Business confidence stabilises after three month decline
Business confidence stabilised in September after falling for three consecutive months between June and August. The index remains at 16%, its joint lowest level since March 2021, according to the latest Lloyds Bank Business Barometer.
While business confidence remained below the long-term average of 28%, it is above the lowest levels seen in 2020 during the first Covid wave (-33% in May 2020).
Since companies were surveyed before the UK government’s Fiscal Statement on September 23 the effect of the announcement on business confidence will be seen in next month’s data.
A tight labour market saw wage expectations increase, with 9% (up 4 points) of businesses now expecting to award a pay increase of at least 5% in the coming year. In addition, almost a third (29%) of businesses anticipate a 3% wage growth in the next twelve months – a new high up from 26% in August and nearly triple the 10% level in 2019 seen prior to the pandemic. Staffing expectations for the year ahead were stable this month, with a one-point rise to 39% for companies anticipating an expansion of their workforce. However, this was countered by 23% (up one point) expecting to reduce their headcount.
Businesses’ trading prospects remained broadly unchanged at 26%, with a one-point rise in businesses expressing prospects of stronger activity, which was offset by the same one-point rise in companies reporting a weaker outlook. Regarding the wider economy, an unchanged 41% of businesses indicated greater economic optimism. However, 36% (up two points) were more pessimistic, resulting in a two point decrease to a 19-month low of 5% for overall economic optimism.
Inflationary pressures meant the net balance of businesses intending to raise prices in the coming year reached a new high of 55% (up four points from August). This overall level reflected that 59% (up three points) of firms anticipate price rises for their product or service and 4% (down one point) expect a reduction.
Hann-Ju Ho, senior economist Lloyds Bank Commercial Banking, said: “It is encouraging to see business confidence stabilising after a three-month decline. Firms’ assessment of their own trading prospects also remained steady and continues to show some resilience during turbulent times. Yet, cost pressures remain, as more businesses look to raise prices to help protect their margins while wage pressures show little sign of abating at this stage. With the recent volatility in financial markets as well as the Government’s Growth Plan and energy cap announcements, it will be interesting to see how these measures affect business confidence.”
Regional and sector insights
In line with recent monthly trends, business confidence was strongest and remained above the UK average in London (33%), the North East (30%) and the West Midlands (19%). The survey revealed some short term volatility in some parts of the country, including rises in the South East (15%) and Scotland (15%) from previous weak levels while, in contrast, in the North West (14%) and Yorkshire & the Humber (11%) confidence decreased.
Elsewhere, confidence levels stayed below the national average. There was a fall in the South West (0%), but modest changes in other areas including the East Midlands (9%), Northern Ireland (7%), the East of England (1%) and Wales (-4%). However, when looking at the average figures over the past three months, these regions confidence levels are more in line with the national average, for example the East of England three month average is 16% while Wales is 9%.
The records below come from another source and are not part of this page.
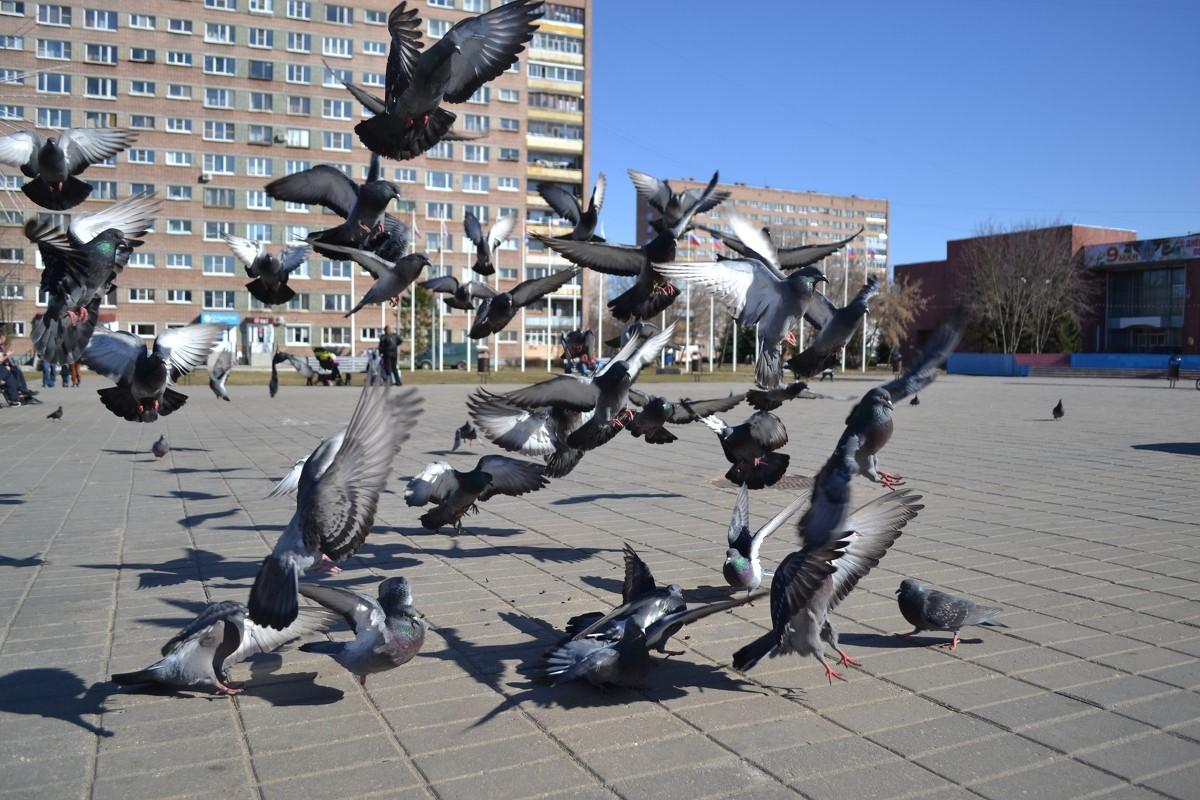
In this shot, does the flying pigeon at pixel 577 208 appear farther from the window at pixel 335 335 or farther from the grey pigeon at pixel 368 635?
the window at pixel 335 335

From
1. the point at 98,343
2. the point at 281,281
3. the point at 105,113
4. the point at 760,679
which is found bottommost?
the point at 760,679

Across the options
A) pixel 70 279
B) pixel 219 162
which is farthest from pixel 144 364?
pixel 219 162

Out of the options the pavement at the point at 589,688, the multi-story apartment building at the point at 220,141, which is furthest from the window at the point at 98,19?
the pavement at the point at 589,688

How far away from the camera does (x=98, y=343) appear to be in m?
5.76

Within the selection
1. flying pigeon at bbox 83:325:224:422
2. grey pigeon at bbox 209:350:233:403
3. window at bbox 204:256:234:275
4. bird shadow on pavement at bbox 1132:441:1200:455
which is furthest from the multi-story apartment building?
flying pigeon at bbox 83:325:224:422

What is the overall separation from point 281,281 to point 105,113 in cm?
6113

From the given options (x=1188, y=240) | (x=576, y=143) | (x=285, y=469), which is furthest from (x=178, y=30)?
(x=1188, y=240)

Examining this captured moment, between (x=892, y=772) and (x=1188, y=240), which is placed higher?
(x=1188, y=240)

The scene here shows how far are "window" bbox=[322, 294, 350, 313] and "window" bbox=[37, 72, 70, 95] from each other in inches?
→ 837

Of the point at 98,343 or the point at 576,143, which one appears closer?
the point at 98,343

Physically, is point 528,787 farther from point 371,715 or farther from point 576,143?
point 576,143

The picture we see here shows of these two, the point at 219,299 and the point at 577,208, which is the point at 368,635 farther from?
the point at 219,299

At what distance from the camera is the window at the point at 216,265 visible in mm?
64062

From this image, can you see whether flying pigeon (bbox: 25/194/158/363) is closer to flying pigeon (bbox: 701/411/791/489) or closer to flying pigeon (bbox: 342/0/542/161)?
flying pigeon (bbox: 342/0/542/161)
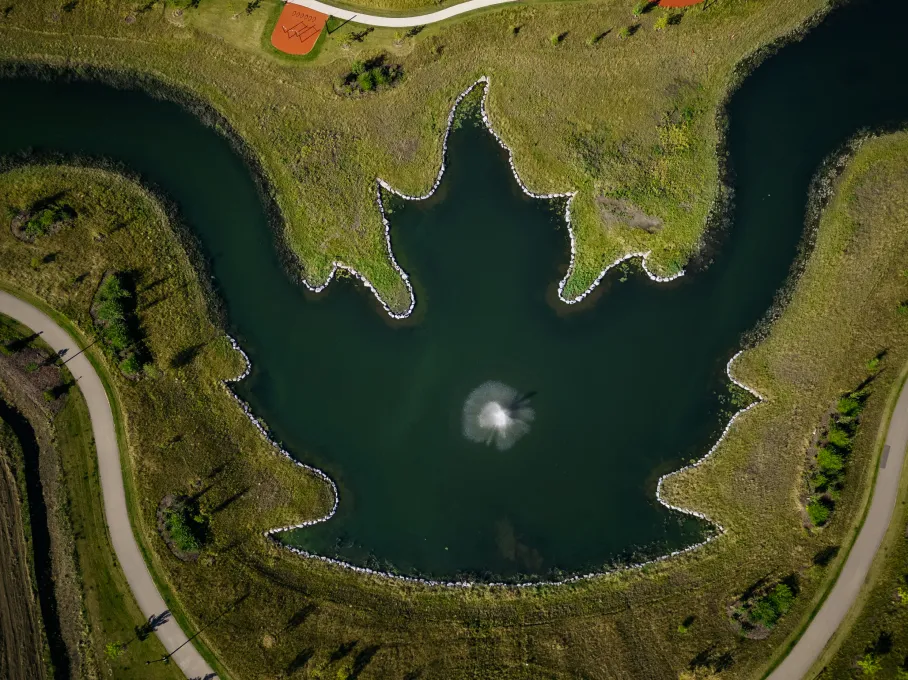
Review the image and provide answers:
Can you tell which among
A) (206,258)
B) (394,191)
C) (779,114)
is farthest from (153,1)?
(779,114)

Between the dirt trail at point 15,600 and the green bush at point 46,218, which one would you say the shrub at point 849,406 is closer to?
the green bush at point 46,218

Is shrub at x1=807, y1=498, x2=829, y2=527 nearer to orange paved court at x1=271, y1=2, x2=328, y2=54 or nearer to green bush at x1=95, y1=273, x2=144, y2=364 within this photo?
green bush at x1=95, y1=273, x2=144, y2=364

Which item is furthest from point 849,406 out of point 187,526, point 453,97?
point 187,526

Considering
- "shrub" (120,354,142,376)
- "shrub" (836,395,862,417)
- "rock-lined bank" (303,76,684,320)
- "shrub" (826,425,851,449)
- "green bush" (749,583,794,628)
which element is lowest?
"green bush" (749,583,794,628)

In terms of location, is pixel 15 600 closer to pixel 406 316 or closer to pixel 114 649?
pixel 114 649

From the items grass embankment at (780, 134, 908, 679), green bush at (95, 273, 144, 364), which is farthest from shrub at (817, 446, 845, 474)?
green bush at (95, 273, 144, 364)
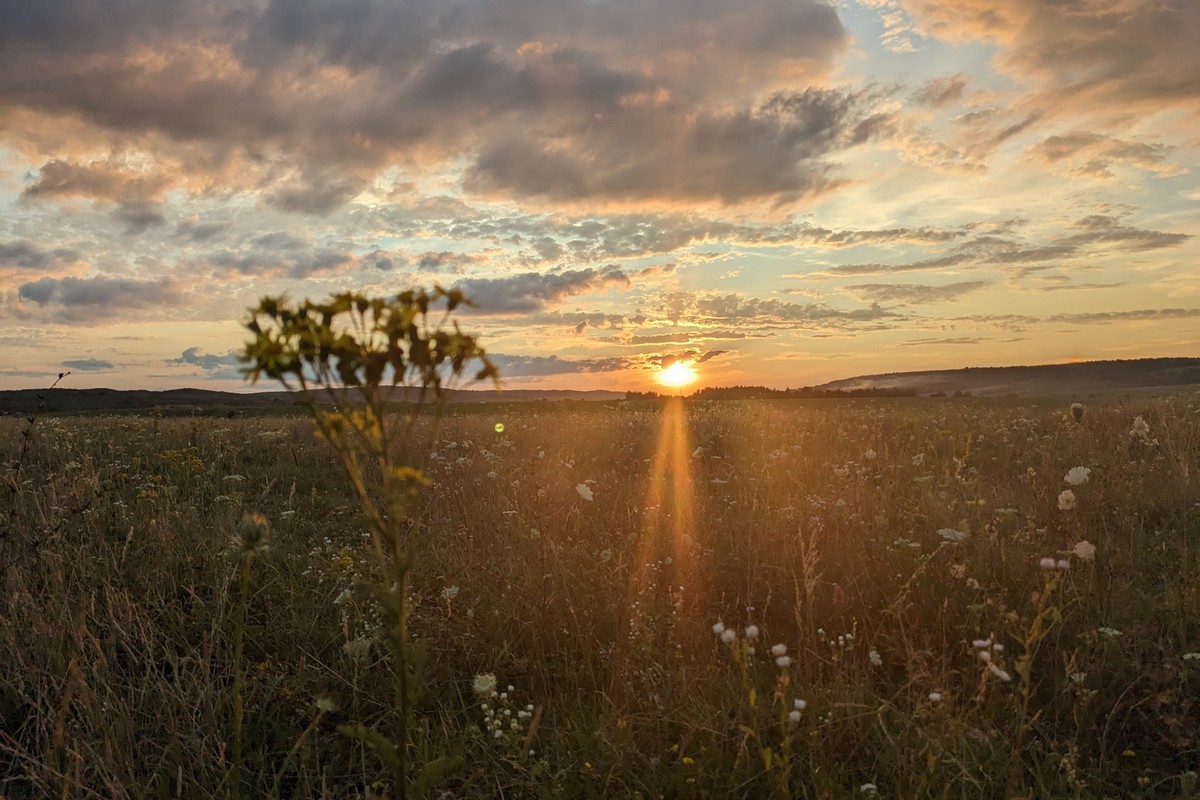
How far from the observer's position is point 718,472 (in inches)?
306

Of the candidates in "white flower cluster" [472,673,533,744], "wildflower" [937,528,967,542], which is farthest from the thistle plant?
"wildflower" [937,528,967,542]

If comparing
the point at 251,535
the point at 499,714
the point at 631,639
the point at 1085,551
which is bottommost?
the point at 499,714

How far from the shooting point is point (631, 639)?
3652 mm

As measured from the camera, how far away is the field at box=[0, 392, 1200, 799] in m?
2.78

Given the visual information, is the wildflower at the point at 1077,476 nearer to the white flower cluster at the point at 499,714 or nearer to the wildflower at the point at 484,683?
the white flower cluster at the point at 499,714

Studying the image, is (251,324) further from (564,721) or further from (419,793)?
(564,721)

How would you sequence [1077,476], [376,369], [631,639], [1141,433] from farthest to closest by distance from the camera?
[1141,433] → [1077,476] → [631,639] → [376,369]

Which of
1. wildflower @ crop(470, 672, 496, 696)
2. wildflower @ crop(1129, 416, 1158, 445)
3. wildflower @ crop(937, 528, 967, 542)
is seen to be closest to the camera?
wildflower @ crop(470, 672, 496, 696)

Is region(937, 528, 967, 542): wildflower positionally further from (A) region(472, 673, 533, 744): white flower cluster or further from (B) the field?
(A) region(472, 673, 533, 744): white flower cluster

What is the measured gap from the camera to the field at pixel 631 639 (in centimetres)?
278

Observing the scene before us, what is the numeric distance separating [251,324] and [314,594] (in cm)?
301

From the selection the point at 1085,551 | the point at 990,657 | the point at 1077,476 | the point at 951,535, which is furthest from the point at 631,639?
the point at 1077,476

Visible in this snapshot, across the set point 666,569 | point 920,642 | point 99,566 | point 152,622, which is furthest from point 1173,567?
point 99,566

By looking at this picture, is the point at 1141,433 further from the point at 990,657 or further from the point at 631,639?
the point at 631,639
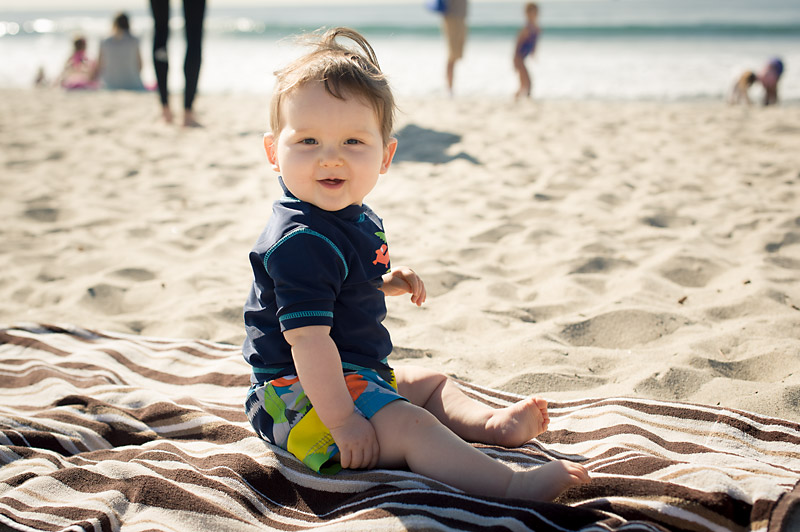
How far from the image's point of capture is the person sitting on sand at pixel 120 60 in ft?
32.7

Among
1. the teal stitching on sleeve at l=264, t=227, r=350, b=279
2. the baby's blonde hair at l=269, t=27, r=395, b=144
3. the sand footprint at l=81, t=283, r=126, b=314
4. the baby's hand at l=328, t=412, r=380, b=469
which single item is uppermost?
the baby's blonde hair at l=269, t=27, r=395, b=144

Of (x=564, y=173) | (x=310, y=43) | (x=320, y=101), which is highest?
(x=310, y=43)

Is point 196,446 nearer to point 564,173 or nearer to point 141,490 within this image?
point 141,490

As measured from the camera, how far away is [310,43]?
5.68 feet

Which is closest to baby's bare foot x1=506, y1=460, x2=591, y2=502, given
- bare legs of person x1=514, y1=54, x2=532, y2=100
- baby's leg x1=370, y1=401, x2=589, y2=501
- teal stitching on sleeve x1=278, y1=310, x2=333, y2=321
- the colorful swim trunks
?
baby's leg x1=370, y1=401, x2=589, y2=501

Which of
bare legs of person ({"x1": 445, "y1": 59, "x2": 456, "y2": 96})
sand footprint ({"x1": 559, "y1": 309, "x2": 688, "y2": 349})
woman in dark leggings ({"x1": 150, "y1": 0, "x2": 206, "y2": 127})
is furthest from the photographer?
bare legs of person ({"x1": 445, "y1": 59, "x2": 456, "y2": 96})

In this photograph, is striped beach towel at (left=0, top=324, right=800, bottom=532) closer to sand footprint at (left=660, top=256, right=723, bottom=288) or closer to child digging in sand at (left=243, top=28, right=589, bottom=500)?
child digging in sand at (left=243, top=28, right=589, bottom=500)

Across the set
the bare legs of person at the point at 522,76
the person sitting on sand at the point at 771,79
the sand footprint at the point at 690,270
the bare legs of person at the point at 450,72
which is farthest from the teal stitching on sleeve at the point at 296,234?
the person sitting on sand at the point at 771,79

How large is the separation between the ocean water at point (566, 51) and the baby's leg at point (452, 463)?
1049mm

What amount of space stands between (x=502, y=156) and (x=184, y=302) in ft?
10.7

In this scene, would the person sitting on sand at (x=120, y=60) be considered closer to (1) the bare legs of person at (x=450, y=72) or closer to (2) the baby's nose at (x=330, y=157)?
(1) the bare legs of person at (x=450, y=72)

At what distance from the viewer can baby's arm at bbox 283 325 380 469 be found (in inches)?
60.1

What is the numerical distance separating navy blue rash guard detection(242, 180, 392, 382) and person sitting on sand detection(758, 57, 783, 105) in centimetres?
870

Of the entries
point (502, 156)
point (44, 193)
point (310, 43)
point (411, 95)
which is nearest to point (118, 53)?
point (411, 95)
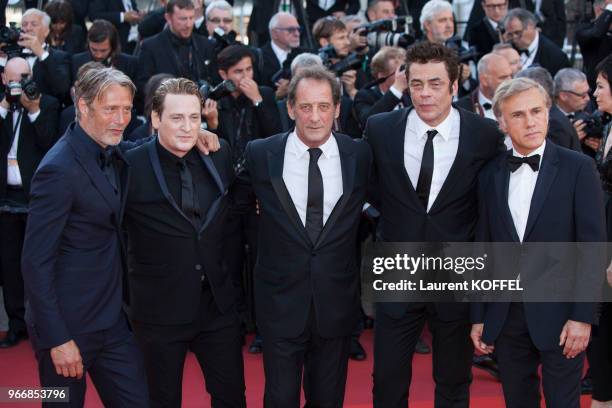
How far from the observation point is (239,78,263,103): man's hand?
5719 mm

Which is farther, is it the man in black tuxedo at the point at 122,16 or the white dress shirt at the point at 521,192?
the man in black tuxedo at the point at 122,16

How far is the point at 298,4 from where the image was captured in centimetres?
856

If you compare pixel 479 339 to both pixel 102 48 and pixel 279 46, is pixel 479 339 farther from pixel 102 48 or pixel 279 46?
pixel 279 46

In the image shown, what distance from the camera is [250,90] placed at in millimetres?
5719

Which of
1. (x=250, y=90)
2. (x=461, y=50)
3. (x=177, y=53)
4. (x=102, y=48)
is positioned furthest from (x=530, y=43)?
(x=102, y=48)

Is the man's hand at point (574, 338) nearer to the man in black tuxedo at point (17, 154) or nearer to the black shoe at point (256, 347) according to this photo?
the black shoe at point (256, 347)

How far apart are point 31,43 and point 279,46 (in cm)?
194

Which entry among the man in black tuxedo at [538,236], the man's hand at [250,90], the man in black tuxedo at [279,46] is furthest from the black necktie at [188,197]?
the man in black tuxedo at [279,46]

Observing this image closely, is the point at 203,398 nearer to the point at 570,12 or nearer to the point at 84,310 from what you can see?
the point at 84,310

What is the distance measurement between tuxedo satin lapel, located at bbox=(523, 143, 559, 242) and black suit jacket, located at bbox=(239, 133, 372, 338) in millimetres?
738

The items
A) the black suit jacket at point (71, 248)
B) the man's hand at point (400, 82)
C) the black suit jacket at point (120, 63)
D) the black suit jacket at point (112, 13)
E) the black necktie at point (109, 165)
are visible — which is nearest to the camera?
the black suit jacket at point (71, 248)

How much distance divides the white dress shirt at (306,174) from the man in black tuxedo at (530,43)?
370 centimetres

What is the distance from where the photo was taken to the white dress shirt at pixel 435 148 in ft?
12.8

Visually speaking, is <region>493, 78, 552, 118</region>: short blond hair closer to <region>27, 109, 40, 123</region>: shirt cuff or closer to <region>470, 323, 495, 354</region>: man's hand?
<region>470, 323, 495, 354</region>: man's hand
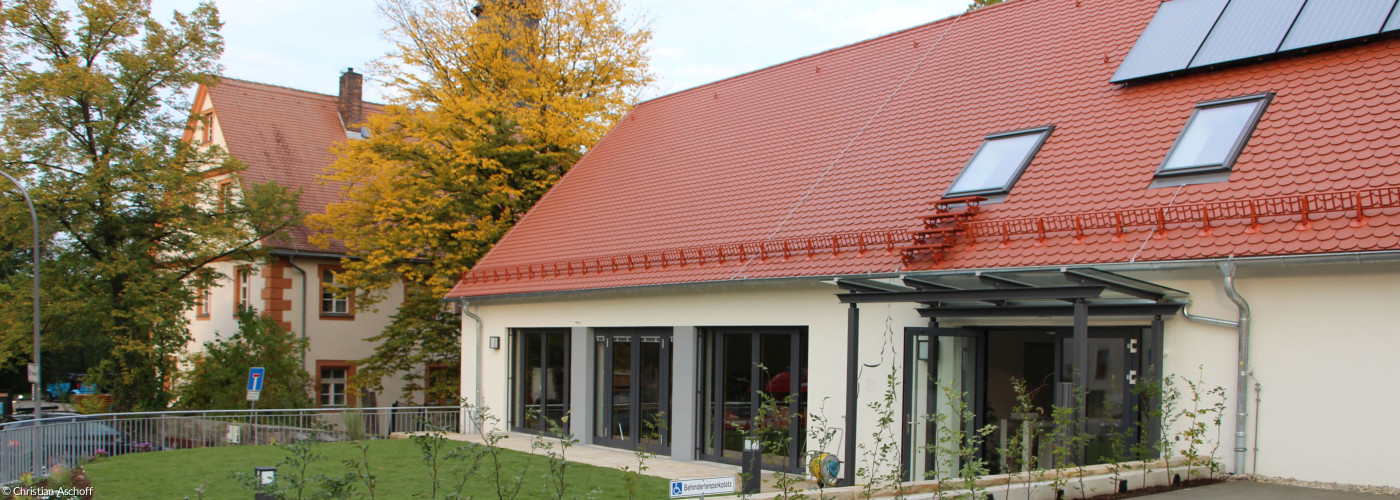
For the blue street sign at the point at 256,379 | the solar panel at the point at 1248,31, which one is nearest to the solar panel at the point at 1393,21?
the solar panel at the point at 1248,31

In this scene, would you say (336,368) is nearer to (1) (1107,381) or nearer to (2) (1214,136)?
(1) (1107,381)

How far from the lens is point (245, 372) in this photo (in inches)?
1121

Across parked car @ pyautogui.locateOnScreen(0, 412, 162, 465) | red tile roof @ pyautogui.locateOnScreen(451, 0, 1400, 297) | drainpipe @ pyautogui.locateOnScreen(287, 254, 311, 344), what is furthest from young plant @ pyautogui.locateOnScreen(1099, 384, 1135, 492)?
drainpipe @ pyautogui.locateOnScreen(287, 254, 311, 344)

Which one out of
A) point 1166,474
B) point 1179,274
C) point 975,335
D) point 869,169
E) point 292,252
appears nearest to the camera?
point 1166,474

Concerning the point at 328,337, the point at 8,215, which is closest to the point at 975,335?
the point at 8,215

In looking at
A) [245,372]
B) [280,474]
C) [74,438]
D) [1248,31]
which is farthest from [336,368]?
[1248,31]

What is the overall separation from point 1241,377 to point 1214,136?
2.90 m

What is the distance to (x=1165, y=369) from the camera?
11.1 m

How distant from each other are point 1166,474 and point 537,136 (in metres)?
19.0

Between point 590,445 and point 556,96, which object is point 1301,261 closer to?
point 590,445

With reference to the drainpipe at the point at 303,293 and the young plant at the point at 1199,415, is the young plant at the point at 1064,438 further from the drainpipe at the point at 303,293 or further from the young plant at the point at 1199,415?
the drainpipe at the point at 303,293

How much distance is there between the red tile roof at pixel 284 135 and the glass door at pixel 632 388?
17596mm

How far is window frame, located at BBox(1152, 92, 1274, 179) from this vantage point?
37.2 ft

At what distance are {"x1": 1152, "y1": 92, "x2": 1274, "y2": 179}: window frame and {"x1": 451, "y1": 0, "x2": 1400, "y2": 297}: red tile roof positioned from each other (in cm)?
10
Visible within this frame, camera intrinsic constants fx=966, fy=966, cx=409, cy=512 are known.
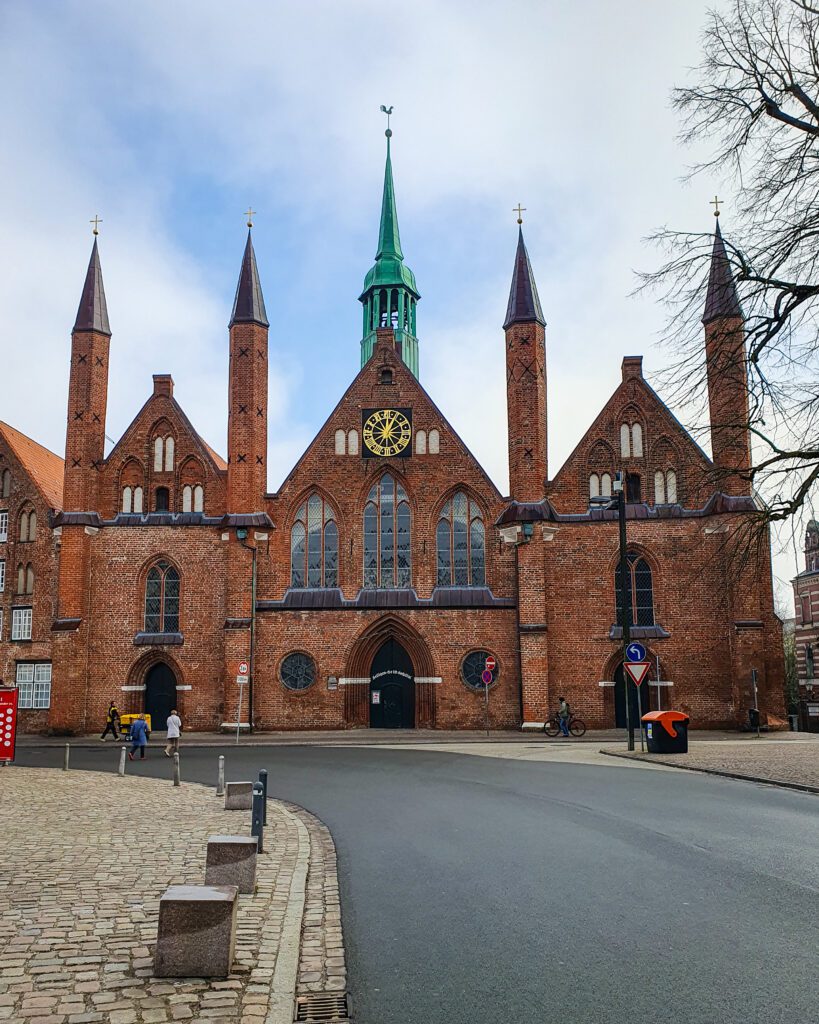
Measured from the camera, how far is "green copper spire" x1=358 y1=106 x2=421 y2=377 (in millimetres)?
50844

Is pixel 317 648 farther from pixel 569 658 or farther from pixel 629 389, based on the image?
A: pixel 629 389

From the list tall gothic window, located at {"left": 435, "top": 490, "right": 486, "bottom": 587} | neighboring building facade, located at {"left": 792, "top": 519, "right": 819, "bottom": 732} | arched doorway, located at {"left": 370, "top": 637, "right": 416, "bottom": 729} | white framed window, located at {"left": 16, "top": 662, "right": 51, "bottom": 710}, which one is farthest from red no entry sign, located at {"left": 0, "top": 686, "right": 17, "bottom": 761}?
neighboring building facade, located at {"left": 792, "top": 519, "right": 819, "bottom": 732}

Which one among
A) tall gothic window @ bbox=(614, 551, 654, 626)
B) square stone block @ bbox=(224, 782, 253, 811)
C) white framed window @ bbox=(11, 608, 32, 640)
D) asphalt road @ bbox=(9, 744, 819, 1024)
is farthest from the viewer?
white framed window @ bbox=(11, 608, 32, 640)

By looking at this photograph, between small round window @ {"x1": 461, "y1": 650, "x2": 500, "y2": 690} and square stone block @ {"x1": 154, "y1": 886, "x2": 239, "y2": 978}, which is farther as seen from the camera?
small round window @ {"x1": 461, "y1": 650, "x2": 500, "y2": 690}

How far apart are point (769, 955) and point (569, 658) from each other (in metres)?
28.4

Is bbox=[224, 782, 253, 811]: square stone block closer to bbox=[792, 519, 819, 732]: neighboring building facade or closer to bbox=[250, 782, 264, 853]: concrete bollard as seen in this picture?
bbox=[250, 782, 264, 853]: concrete bollard

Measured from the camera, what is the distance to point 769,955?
6445mm

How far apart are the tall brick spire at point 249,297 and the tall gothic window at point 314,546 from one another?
7463mm

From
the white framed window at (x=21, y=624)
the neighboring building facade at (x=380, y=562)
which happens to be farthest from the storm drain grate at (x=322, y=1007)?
the white framed window at (x=21, y=624)

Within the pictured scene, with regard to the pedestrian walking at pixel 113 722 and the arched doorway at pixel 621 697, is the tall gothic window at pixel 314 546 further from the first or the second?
the arched doorway at pixel 621 697

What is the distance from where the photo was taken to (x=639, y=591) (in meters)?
35.1

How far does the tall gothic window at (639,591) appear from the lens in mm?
34844

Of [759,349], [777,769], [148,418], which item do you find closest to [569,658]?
[777,769]

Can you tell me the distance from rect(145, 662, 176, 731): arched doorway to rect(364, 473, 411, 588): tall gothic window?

Business confidence rose by two points in both the retail and service sectors (15% and 17% respectively), however both these figures are close to 12-month lows. Manufacturing and construction firms saw their lowest levels of business confidence this year, down two points in manufacturing to 14% and down 16 points to 10% in construction. This was driven by overall falling optimism in the economy.
Paul Gordon, managing director for SME and Mid Corporates, Lloyds Bank Business & Commercial Banking, said: “Firms should take heart that nationally, business confidence has stabilised, while recognising that wage pressures may continue for some time. However, it is important to note that this data was collected ahead of the recent Fiscal Statement and the current market volatility, where the effect on confidence will be seen in next month’s data. Keeping a watchful eye on out-goings, especially energy bills as we head into the winter months, will ensure businesses are in the best possible position and right now businesses will be taking on board what the currency position means for their business models.
“While capital and cash flow management are undoubtedly vital during this time, we would encourage businesses to reach out to their networks for support if they find themselves struggling. At Lloyds we remain by the side of businesses to help deliver the support firms needs to navigate these challenging times.”